For those not familiar with the Fire Engine wheel of emotions, it’s been a valuable tool for me.  Take a half moon shape, divide it into three zones – one red, one yellow and one green.  Red zone means I’m DONE – angry, out of control, belligerent, out of balance.  This is the hot button zone that we want to avoid.  Yellow zone means I’m starting to lose it. My patience is slim, I’m frustrated and I need to self correct or else I’m headed to RED.  Green zone means that while things might not be happy and wonderful, I’m okay.  I’m stable and I can handle this.

For many of our kids who come from hard places, this little tool is a wonderful way to begin learning how to communicate feelings.  A three year old can point to the zone they are in and you, as the adult, can help them out.  Perhaps they need some food or water, maybe a few jumping jacks or a hug.  As our kids get older, they can begin assigning words to how they feel.

It takes a lot of work to live in the green zone.  Matt and I have to be super intentional communicating with each other and with Desta.  I will admit, there are times, even for this highly organized mama, that I wish we could just “go with the flow.”

After a super busy weekend celebrating Caroline’s birthday, attending 5 sport’s games and being chauffeur, Matt and I were ready to be “off the clock” for a few hours last night. A simple dinner out to chart out our week plan.

For those of you with high nurture, high structure kids, you know that any deviation from “the plan” can create chaos.  Last night we made a few simple changes, thinking “no big deal” and ended up having to cut our date short and came home to chaos.

The good thing, the thing I’ve learned since therapy is how to take chaos and turn it into a loving and supporting environment.  For us, it’s essential oils rubbed on Desta’s feet and hands while listening to Hillsong.  It takes time.  It takes patience to go from RED to GREEN.  It’s hard work and it’s easy to feel as if it will never get better.
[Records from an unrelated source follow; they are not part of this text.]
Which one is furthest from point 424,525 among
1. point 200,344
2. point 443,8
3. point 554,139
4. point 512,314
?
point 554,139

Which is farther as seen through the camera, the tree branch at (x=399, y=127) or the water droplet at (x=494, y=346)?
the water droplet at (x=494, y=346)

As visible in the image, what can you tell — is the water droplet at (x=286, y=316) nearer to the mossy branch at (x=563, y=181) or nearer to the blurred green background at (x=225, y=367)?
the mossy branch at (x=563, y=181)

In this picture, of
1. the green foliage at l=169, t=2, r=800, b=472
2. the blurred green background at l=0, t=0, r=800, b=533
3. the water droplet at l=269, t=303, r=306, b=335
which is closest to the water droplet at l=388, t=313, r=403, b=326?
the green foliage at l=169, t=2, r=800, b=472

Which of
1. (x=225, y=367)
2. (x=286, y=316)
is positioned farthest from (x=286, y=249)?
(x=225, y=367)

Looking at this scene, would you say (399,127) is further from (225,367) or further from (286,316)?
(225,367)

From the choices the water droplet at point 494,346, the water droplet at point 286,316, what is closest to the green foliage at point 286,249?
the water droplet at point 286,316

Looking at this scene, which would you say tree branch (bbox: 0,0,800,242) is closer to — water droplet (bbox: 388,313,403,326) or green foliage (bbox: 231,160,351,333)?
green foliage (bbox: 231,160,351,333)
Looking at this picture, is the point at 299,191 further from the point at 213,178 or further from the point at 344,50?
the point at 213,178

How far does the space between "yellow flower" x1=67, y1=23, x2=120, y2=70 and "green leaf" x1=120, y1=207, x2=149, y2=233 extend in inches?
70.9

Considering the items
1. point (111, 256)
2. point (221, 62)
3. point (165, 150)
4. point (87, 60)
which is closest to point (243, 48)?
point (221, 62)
Yet when I look back at past Octobers, I can see how each year we get better at this month.  We are learning balance as a family.  We are working hard to make sure every.single.person in our family feels loved and safe.  Every person has a voice – they can speak how they feel and there is not judgement.  It’s not intuitive and it’s not always easy to do.  It takes intentionality, it takes work, it takes patience and it takes communication.

I’m okay with getting an “F”last night.  Because they are far more Green zone “A”s than red zone “F”s.  Each failure teaches Matt and I how to be better parents – how to love our child in the way she can feel and know.  Along the way, I have become a better person as well.